(Scene question entries)
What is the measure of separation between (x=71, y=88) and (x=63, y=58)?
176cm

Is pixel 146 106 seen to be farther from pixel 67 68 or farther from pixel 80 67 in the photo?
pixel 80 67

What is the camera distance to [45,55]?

> PROBLEM:
Write out all lines from the line containing "Is pixel 146" through the end of the entries, keeping every line, and add 114 to each pixel coordinate given in the answers.

> FULL ANSWER:
Is pixel 146 106 seen to be farther from pixel 67 68 or farther from pixel 80 67 in the photo?
pixel 194 181

What is the camera distance to [45,55]?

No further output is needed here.